Real Estate – Especially for long-term investment, real-estate is an ideal investment avenue, for those with the money for it. The industry has become well regulated since the last few years, because of the Real Estate Regulation and Development Act (RERA) which came into practice in 2016.
Stock Market Investment – It is commonly known that investment in the stock market comes with high risks, even though this offers the best returns. While investing in the stock market, investors can choose from various small, mid and large-cap stocks. To create a balanced portfolio you can also invest in all of them. However, experts suggest only those with the proper knowledge of the market should opt for investing in the stock market, otherwise one should seek the help of experts. Even though the long-term capital gains were made taxable in the Budget 2018, it still appears to be tax-friendly to investors.
National Pension Scheme – This government-sponsored scheme is one of the best modes of investment, especially for those with a very low-risk profile. The risks of the investor’s investment are cut off, as it is backed by the government. Investing in the NPS also comes with the additional tax benefits under Section 80CCD.
Public Provident Fund – PPF is a safe and secure nature of investment instrument especially for long-term investments. It offers guaranteed returns that are fully exempted from tax. It comes with a lock-in period of 15 years which enables the investor to earn higher interest on their investments.

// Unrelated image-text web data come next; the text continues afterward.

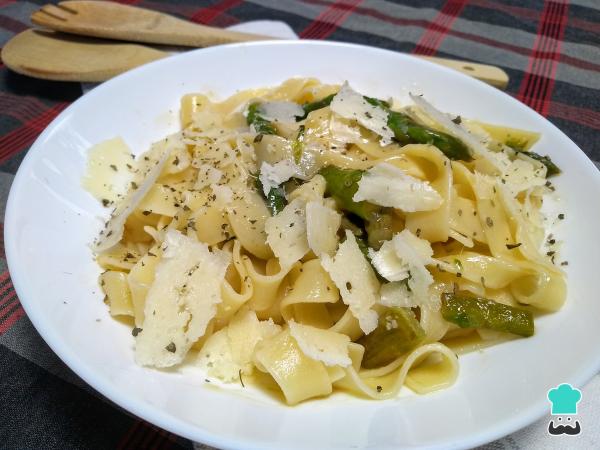 Recette de Pâtes aux asperges - Étape 6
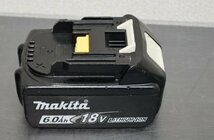 【makita】18V/150mm/充電式チップソーカッタ//CS553DZ//BL1860B//【本体+バッテリのみ付属】//中古品(菅2237YO)_画像5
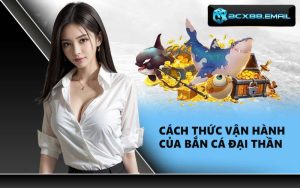 Cách thức vận hành của Bắn cá đại thần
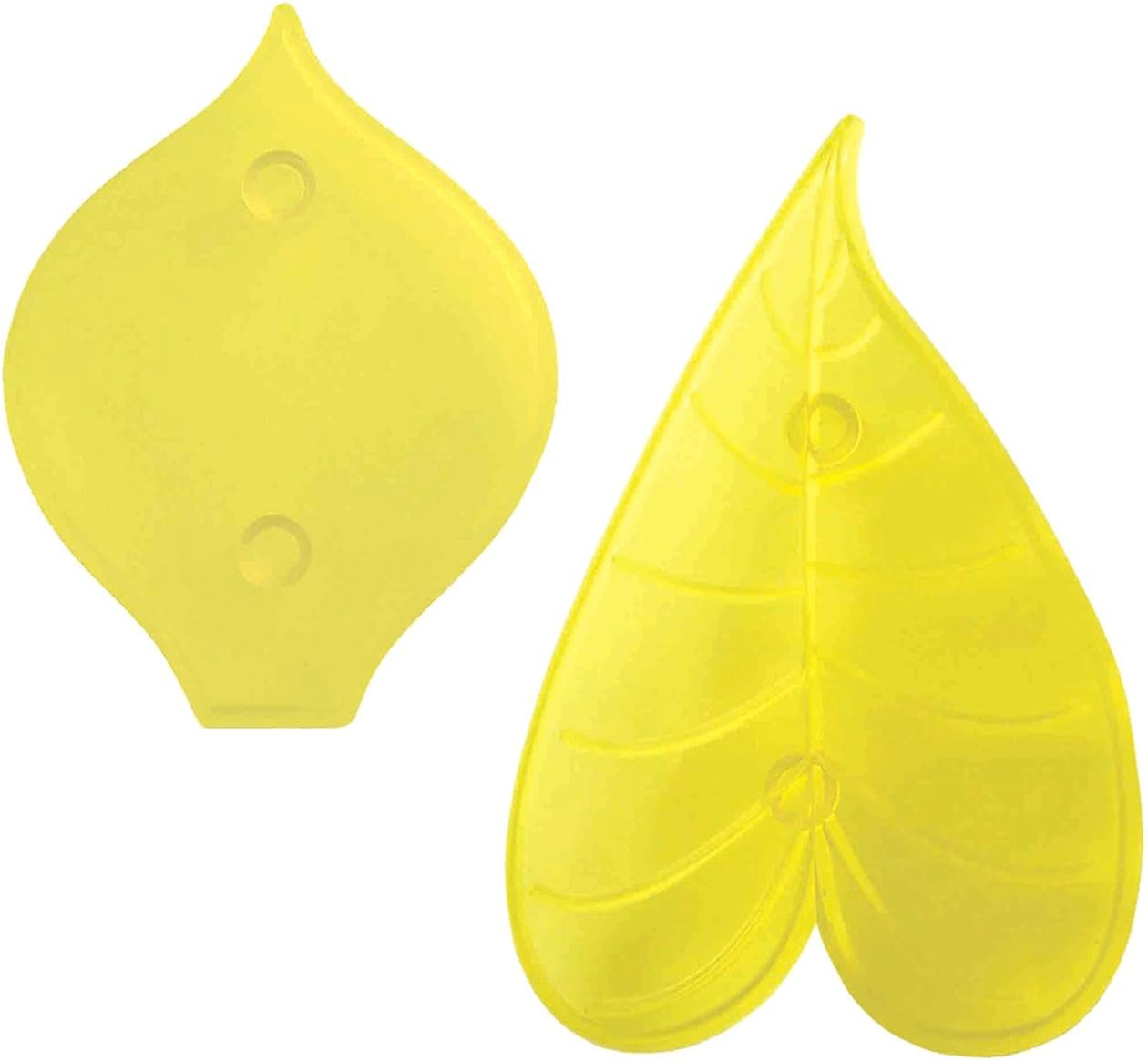 Life Size Arum Lily & Leaf, 2 Piece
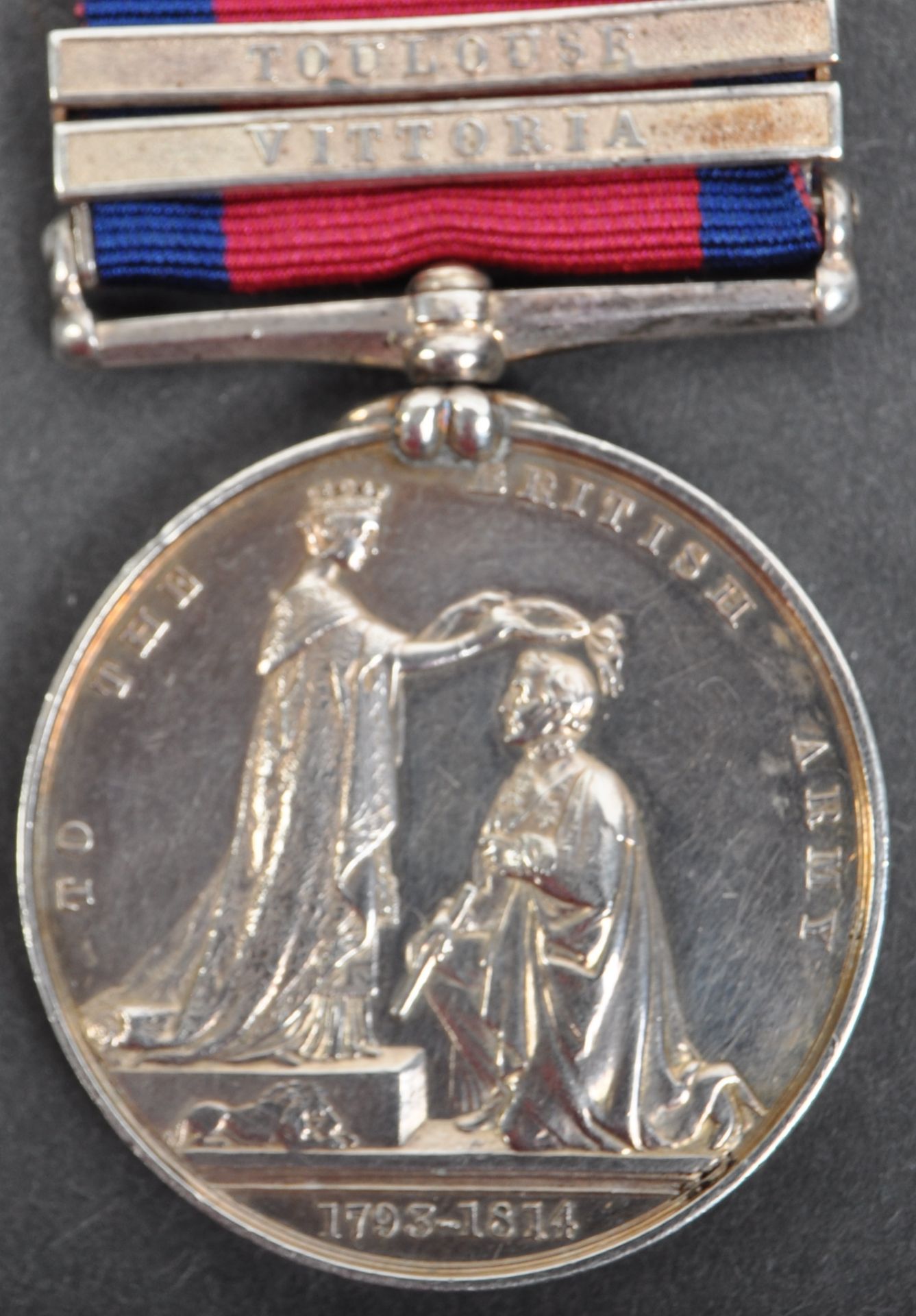 VICTORIAN MILITARY GENERAL SERVICE MEDAL - 1ST LIFE GUARDS - Bild 4 aus 12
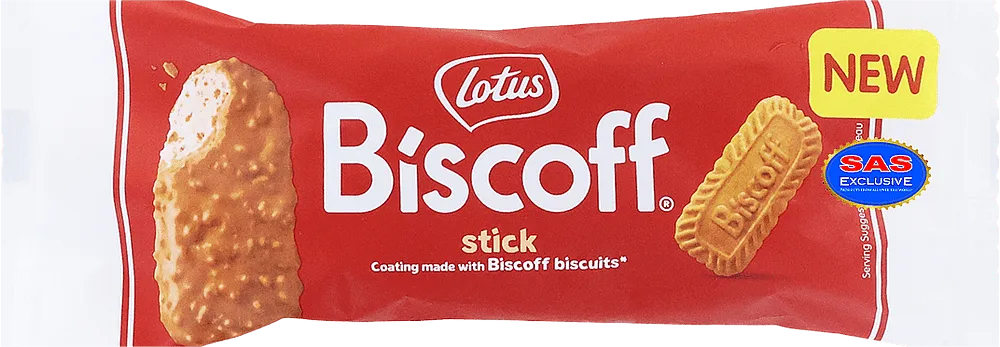Ice cream with cookie pieces "Lotus Biscoff" 66g
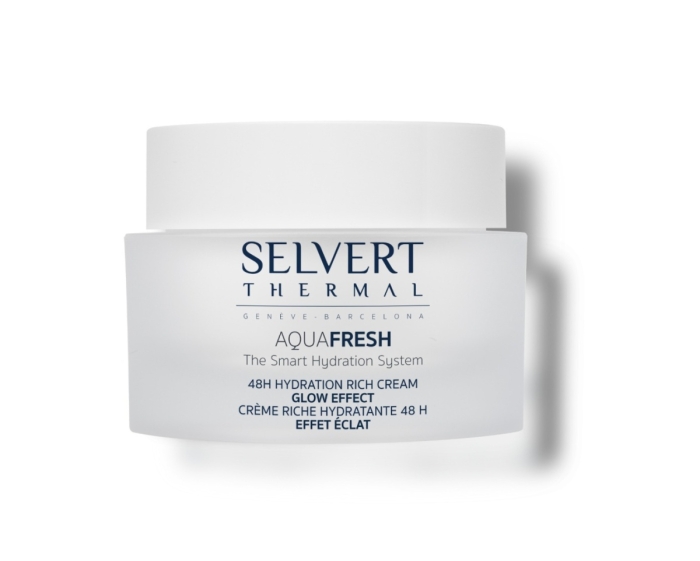 Selvert Thermal 48h Hydration Rich Cream Bogaty krem nawadniający 48h 50 ml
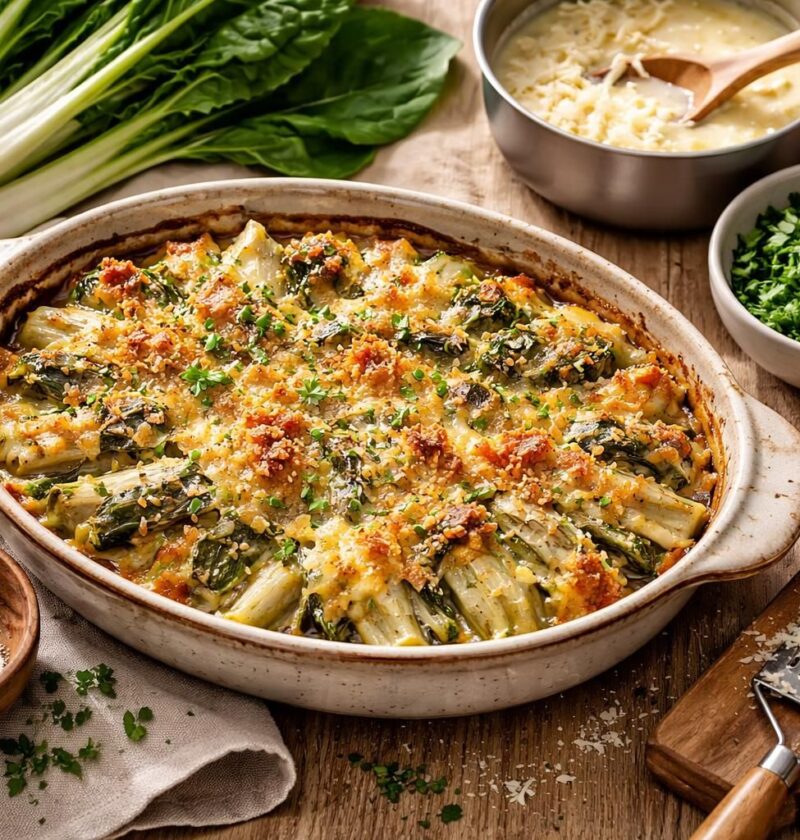 découvrez 5 astuces faciles pour réussir un gratin de côtes de blettes savoureux et léger, sans utiliser de béchamel. idéal pour une recette gourmande et saine!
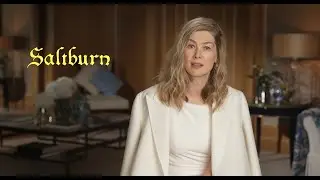 Rosamund Pike - Saltburn interview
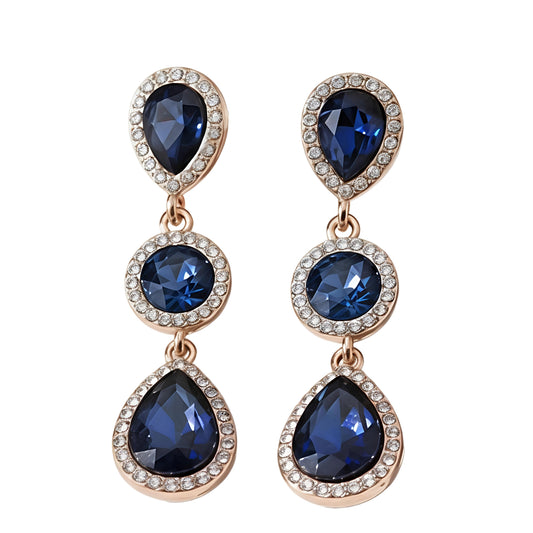 ✨Blue Earrings For That Elegant Look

One can also additionally extend one’s investment time-frame, by a block of 5 years after the maturity of 15 years. Investors can only withdraw their investments after 6 years, which is the minimum period of investment. The minimum and maximum amount of investment are set at Rs 500 and Rs 1.5 lakh respectively, in a fiscal year. In case of any monetary emergencies, one can also opt for taking a loan on the balance of one’s PPF account.